Prevalence And Clinical Significance Of Oncogenic CD79B And MYD88 Mutations In Primary Testicular Diffuse Large B-Cell Lymphoma: A Retrospective Study In China

Yan-Ping Chen; Long-Feng Ke; Jian-Ping Lu; Jian-Chao Wang; Wei-Feng Zhu; Fang-Fang Chen; Shao-Feng Lin; Chun-Wei Xu; Mei-Juan Wu; Gang Chen

doi:10.2147/OTT.S222189

Prevalence And Clinical Significance Of Oncogenic CD79B And MYD88 Mutations In Primary Testicular Diffuse Large B-Cell Lymphoma: A Retrospective Study In China

Onco Targets Ther. 2019 Nov 26:12:10165-10175. doi: 10.2147/OTT.S222189. eCollection 2019.

Authors

Yan-Ping Chen^#^{1

2}, Long-Feng Ke^#³, Jian-Ping Lu¹, Jian-Chao Wang^{1

2}, Wei-Feng Zhu¹, Fang-Fang Chen³, Shao-Feng Lin⁴, Chun-Wei Xu³, Mei-Juan Wu⁵, Gang Chen^{1

2}

Affiliations

¹ Department of Pathology of Fujian Cancer Hospital, Fujian Medical University Cancer Hospital, Fuzhou 350014, People's Republic of China.
² Department of Fujian Provincial Key Laboratory of Tumor Biotherapy, Fuzhou, Fujian 350014, People's Republic of China.
³ Department of Molecular Pathology, Fujian Cancer Hospital, Fujian Medical University Cancer Hospital, Fuzhou, Fujian 350014, People's Republic of China.
⁴ Department of Thoracic Surgery, Fujian Cancer Hospital, Fujian Medical University Cancer Hospital, Fuzhou 350014, People's Republic of China.
⁵ Department of Pathology of Zhejiang Cancer Hospital, Hanzhou 310022, People's Republic of China.

^# Contributed equally.

Abstract

Purpose: In this study, we investigated the prevalence of CD79B and MYD88 mutations and their relation to clinical characteristics in a cohort of Chinese patients with primary testicular diffuse large B cell lymphoma (PT-DLBCL).

Patients and methods: We examined the mutational status of CD79B and MYD88 by Sanger sequencing, and the gene amplification and protein expression of MYD88 in tissue samples from 30 cases of PT-DLBCL by quantitative polymerase chain reaction and immunohistochemistry, respectively. Western blotting was used to analyze phosphorylated STAT3 (p-STAT3) and phosphorylated p65 (p-p65) protein expression in cell lines harboring retroviral constructs for WT MYD88 or MYD88 mutant.

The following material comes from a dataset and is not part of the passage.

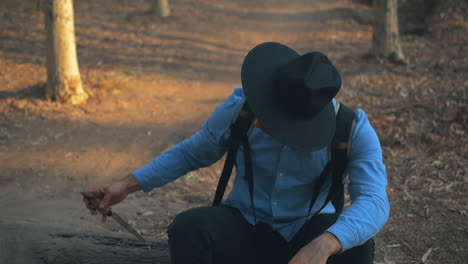 explorer sticking a knife unto a log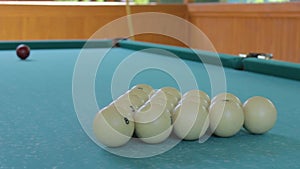 Table for billiards with a pyramid of balls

Results: Immunophenotypically, MYD88 protein staining was positive in 26/30 (86.67%) cases, and 23/30 (76.7%) cases tested positive for p65 in the nucleus. Genetically, CD79B mutation was found in 13/30 (43.3%) cases, whereas the MYD88 ^L265P mutation was found in 18/30 (60.0%) cases. Interestingly, CD79B and MYD88 mutations were more prevalent in the non-germinal center B cell (GCB) subtype (83.3% and 76.9%, respectively) and were relatively rare in the GCB subtype (16.7% and 23.1%, respectively). Furthermore, although MYD88 was significantly amplified in PT-DLBCL, the amplification status showed no correlation with its mutational status and protein expression. Clinicopathological comparison between the mutant and wild-type group showed that both CD79B mutation and MYD88 ^L265P were not significantly correlated with age, anatomical site, Ann Arbor stage, non-GCB/GCB subtype, p65 protein expression, BCL-2 protein expression, or BCL-2/c-MYC double expression (P>0.05). Survival analyses showed that high IPI and advanced stage (stage III-IV) associated with worse outcome (P<0.05). The expression of p-STAT3 and p-p65 protein was upregulated in the mutant group, indicating that MYD88 mutant activated NF-κB and JAK-STAT3 signaling.

Conclusion: Our results suggest that MYD88 and CD79B mutations are important drivers of immune-privileged site-associated DLBCL and highlight potential therapeutic targets for personalized treatment.

Keywords: CD79B; MYD88; diffuse large B cell lymphoma; gene amplification; mutation; primary testicular lymphoma.